(Problem):
From the profile of Deepak-Raj Gupta below, list every award he received.

(Selected extract):
+++++

Australian politician

Deepak-Raj Gupta is an Indian-born Australian politician and community leader. He was a Labor member for Yerrabi in the Australian Capital Territory Legislative Assembly from July 2019 to October 2020.

==Biography==
Gupta was born in the city of Agra in Uttar Pradesh, India, and raised in Chandigarh. He completed his Bachelor of Arts at Punjab University in Chandigarh. In 1989 he emigrated to Australia to complete an information technology diploma at the Holmesglen Institute in Melbourne. Gupta moved to Canberra in 2001. In Canberra, Gupta worked for a private insurance company and briefly became a project manager at the Department of Defence. In 2015, Gupta was involved in an ACT Government delegation to India to promote trade and business between India and Australia. Gupta currently lives in Gungahlin with his wife and two children.

==Community engagement==

Gupta was the president of the Australia India Business Council (AIBC) ACT Chapter for 10 years and is now a member of the AIBC National Executive Board of Directors. He has helped organise several popular multicultural programs in the annual National Multicultural Festival as well as starting events such as the 'India in the City' program and the World Curry Festival.

In 2012, Gupta was awarded the ACT Community Advocate award. In 2015, he was awarded the Community Service Excellence Award in Sydney, NSW. The award was in recognition of Gupta's work in promoting multicultural harmony, acceptance, mutual respect and understanding among the ACT's diverse communities.

==Political career==
Under the Labor Party in 2016, Gupta was the first person of Indian origin to run in an ACT election. Gupta was sworn in during July 2019, he became the first Indian-born person to hold the position of MLA in the Australian Capital Territory. He was also the first MLA to be sworn in on the Bhagwat Gita, representing his Hindu faith.

Gupta's maiden speech focused on education, health, supporting small business and multiculturalism.
During his time in the Assembly, Gupta has pushed forward support for increased water efficiency, providing cost of living support through a strong climate strategy and recognition of Canberra's designer Walter Burley Griffin.
In 2019, Gupta joined Chief Minister Andrew Barr on a delegation to India, to discuss education and tourism, and to promote trade relationships between the ACT, New Delhi and Mumbai. Gupta was unsuccessful at the 2020 ACT election.

==Award and recognition==
On 26 January 2022, Gupta has been awarded a Medal of the Order of Australia in recognition of his service to Canberra.

+++++

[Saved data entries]
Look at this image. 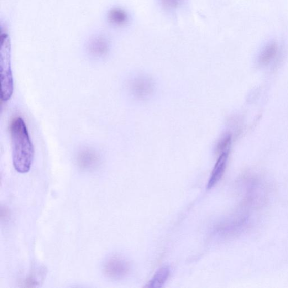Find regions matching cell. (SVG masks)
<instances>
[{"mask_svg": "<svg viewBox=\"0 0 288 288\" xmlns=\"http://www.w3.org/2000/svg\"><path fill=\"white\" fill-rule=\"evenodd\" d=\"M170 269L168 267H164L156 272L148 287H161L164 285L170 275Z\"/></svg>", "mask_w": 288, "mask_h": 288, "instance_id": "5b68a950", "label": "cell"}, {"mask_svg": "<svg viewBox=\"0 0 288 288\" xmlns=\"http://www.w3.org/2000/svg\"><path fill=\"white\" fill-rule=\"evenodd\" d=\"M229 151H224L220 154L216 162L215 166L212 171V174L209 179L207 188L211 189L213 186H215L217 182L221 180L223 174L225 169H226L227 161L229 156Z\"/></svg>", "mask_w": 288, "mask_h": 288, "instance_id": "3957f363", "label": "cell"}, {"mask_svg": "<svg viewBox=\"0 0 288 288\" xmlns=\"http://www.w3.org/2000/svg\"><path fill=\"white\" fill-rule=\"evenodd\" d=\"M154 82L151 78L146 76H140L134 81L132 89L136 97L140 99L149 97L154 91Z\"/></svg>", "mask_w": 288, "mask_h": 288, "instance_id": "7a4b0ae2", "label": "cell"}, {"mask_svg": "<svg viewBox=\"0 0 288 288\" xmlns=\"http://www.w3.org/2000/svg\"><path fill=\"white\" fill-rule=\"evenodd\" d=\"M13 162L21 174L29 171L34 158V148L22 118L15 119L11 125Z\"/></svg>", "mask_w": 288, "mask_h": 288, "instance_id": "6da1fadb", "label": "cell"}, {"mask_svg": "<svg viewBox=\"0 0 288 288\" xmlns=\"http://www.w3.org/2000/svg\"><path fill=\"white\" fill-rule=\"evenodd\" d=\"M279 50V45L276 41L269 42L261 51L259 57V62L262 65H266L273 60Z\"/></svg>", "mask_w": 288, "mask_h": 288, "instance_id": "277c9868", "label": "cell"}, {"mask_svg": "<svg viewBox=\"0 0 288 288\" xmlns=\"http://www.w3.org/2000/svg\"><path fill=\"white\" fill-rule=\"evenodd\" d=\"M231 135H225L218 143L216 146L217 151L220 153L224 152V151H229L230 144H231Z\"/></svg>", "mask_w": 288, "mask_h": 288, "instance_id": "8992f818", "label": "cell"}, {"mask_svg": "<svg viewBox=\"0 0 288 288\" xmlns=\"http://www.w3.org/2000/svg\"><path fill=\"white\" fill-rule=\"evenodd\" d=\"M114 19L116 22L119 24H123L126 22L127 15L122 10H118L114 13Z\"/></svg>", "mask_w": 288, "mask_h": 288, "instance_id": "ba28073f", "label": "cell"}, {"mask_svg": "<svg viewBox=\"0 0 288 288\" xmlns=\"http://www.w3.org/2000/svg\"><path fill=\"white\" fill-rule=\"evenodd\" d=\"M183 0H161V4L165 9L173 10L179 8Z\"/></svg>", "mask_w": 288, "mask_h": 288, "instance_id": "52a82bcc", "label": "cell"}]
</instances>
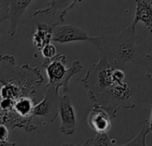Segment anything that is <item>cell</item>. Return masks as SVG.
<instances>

+++++

(The solution):
- ACT Community Advocate award (2012)
- Community Service Excellence Award (2015)
- Medal of the Order of Australia (2022)